**EXERCISE SET:**
[1] Reproduce the stretch of the Sukanya Samriddhi Yojana text from "Sukanya Samriddhi Yojana" through "investment options available.".
[2] Translate this sentence from the Sukanya Samriddhi Yojana text into Spanish: "For parents with daughters, SSY is among the best risk-free investment options available."
[3] According to the Sukanya Samriddhi Yojana text, what is the minimum deposit per year?

**TEXT BLOCK:**
Sukanya Samriddhi Yojana (SSY) is a government-backed savings scheme launched under the Beti Bachao Beti Padhao initiative to secure the financial future of the girl child. It offers one of the highest interest rates among government small savings schemes at 8.2% per annum, along with complete tax exemption under the EEE (Exempt-Exempt-Exempt) category. For parents with daughters, SSY is among the best risk-free investment options available.
SSY Key Features
| Feature | Details |
|---|---|
| Interest Rate | 8.2% per annum (Q1 FY 2026-27) |
| Minimum Deposit | ₹250 per year |
| Maximum Deposit | ₹1,50,000 per year |
| Account Maturity | 21 years from opening or marriage after 18 |
| Deposit Period | First 15 years only |
| Tax Benefit | EEE – Deposit (80C), Interest, and Maturity all tax-free |
| Eligible Age | Girl child below 10 years |
| Accounts Per Family | Maximum 2 (for two daughters) |
| Partial Withdrawal | 50% after girl turns 18 (for education) |
How Much Can You Accumulate?

**GIVEN MATERIAL:**
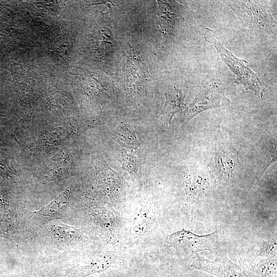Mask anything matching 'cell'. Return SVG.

**PER-TASK ANSWERS:**
[1]
Sukanya Samriddhi Yojana (SSY) is a government-backed savings scheme launched under the Beti Bachao Beti Padhao initiative to secure the financial future of the girl child. It offers one of the highest interest rates among government small savings schemes at 8.2% per annum, along with complete tax exemption under the EEE (Exempt-Exempt-Exempt) category. For parents with daughters, SSY is among the best risk-free investment options available.

[2] Para los padres con hijas, el SSY es una de las mejores opciones de inversión sin riesgo disponibles.

[3] ₹250 per year.